━━━━━ PROVIDED ENTRIES ━━━━━

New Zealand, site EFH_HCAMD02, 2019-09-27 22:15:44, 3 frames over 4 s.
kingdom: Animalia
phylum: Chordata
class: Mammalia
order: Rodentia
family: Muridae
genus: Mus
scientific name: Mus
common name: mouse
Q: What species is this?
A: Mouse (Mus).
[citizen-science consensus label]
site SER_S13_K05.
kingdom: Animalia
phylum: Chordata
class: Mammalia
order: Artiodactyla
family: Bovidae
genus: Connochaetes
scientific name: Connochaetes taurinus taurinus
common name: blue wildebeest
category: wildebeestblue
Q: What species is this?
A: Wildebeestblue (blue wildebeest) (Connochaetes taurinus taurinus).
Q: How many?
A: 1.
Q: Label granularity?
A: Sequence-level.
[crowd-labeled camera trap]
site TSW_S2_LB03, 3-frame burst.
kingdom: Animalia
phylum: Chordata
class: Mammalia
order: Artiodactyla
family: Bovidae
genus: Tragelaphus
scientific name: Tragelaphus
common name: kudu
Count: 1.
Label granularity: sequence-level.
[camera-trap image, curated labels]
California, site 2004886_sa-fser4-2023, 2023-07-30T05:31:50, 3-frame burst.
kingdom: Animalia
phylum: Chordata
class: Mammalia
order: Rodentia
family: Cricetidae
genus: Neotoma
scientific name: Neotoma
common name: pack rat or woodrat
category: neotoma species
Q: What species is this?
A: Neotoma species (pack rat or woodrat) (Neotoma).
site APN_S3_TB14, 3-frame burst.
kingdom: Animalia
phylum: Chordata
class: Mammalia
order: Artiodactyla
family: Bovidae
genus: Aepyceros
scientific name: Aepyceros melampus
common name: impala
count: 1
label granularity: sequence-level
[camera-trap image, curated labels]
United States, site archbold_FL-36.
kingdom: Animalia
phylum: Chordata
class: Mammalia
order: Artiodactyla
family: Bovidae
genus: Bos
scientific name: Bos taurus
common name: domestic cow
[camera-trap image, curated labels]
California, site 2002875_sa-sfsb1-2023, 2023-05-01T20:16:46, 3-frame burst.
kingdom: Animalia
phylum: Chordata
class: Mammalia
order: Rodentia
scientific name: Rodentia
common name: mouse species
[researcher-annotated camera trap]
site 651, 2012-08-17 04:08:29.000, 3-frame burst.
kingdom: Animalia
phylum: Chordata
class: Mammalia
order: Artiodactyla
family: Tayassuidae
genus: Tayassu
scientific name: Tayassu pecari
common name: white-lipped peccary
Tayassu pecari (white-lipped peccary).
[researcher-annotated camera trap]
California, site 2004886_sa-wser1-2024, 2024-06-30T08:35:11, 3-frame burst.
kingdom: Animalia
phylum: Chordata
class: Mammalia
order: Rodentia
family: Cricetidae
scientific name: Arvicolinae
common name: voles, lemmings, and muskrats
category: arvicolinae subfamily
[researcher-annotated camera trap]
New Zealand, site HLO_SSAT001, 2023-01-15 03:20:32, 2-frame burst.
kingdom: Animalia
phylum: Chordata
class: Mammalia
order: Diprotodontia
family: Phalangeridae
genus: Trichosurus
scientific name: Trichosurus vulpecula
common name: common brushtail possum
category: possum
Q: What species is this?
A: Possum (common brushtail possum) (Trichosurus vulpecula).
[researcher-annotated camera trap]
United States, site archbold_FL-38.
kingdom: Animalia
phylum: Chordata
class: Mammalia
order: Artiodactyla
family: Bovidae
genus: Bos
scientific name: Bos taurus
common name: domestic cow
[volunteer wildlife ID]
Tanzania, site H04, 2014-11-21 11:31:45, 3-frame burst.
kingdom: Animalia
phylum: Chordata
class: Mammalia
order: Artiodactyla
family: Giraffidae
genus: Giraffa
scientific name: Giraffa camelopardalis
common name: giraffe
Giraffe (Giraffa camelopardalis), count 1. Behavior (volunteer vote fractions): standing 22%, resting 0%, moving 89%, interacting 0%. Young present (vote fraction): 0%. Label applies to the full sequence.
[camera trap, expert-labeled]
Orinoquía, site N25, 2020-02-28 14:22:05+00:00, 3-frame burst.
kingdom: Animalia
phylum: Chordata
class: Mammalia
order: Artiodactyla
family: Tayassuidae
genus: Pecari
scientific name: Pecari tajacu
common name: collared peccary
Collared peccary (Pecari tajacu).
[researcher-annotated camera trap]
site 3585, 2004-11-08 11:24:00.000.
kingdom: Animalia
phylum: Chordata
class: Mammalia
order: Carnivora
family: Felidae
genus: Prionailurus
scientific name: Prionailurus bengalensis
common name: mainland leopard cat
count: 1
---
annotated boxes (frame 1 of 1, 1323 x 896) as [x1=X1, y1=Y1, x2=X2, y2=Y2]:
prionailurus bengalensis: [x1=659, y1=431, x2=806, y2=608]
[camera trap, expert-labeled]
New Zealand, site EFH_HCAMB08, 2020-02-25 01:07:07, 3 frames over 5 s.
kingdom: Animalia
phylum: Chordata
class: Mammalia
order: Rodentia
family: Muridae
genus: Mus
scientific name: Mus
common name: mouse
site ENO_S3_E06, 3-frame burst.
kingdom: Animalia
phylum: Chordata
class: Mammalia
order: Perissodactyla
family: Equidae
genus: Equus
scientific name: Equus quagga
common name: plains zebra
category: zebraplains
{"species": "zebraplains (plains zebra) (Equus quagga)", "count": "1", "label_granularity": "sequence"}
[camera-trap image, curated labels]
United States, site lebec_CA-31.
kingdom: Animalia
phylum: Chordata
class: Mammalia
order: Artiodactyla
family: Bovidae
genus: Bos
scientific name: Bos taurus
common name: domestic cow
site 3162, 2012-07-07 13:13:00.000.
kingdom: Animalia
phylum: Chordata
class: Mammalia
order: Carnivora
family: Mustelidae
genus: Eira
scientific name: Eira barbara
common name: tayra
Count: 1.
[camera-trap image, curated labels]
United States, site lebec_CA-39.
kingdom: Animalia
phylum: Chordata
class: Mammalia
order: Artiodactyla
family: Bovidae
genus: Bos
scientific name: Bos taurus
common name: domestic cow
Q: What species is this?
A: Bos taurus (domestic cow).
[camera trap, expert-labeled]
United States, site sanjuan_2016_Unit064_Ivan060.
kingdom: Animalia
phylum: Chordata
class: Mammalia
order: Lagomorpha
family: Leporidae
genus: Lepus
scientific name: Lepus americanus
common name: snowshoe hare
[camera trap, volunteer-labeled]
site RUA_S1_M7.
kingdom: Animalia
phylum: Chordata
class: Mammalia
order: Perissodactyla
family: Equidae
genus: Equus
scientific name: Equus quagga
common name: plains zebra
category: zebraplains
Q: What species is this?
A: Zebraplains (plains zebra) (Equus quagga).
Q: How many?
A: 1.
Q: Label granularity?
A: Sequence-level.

━━━━━

### [REQUIRED WORK]
Output, please, only the lines running from the start of the entries through the line that contains "scientific name: Tragelaphus", including both of those lines.

### [YOUR RESPONSE]
New Zealand, site EFH_HCAMD02, 2019-09-27 22:15:44, 3 frames over 4 s.
kingdom: Animalia
phylum: Chordata
class: Mammalia
order: Rodentia
family: Muridae
genus: Mus
scientific name: Mus
common name: mouse
Q: What species is this?
A: Mouse (Mus).
[citizen-science consensus label]
site SER_S13_K05.
kingdom: Animalia
phylum: Chordata
class: Mammalia
order: Artiodactyla
family: Bovidae
genus: Connochaetes
scientific name: Connochaetes taurinus taurinus
common name: blue wildebeest
category: wildebeestblue
Q: What species is this?
A: Wildebeestblue (blue wildebeest) (Connochaetes taurinus taurinus).
Q: How many?
A: 1.
Q: Label granularity?
A: Sequence-level.
[crowd-labeled camera trap]
site TSW_S2_LB03, 3-frame burst.
kingdom: Animalia
phylum: Chordata
class: Mammalia
order: Artiodactyla
family: Bovidae
genus: Tragelaphus
scientific name: Tragelaphus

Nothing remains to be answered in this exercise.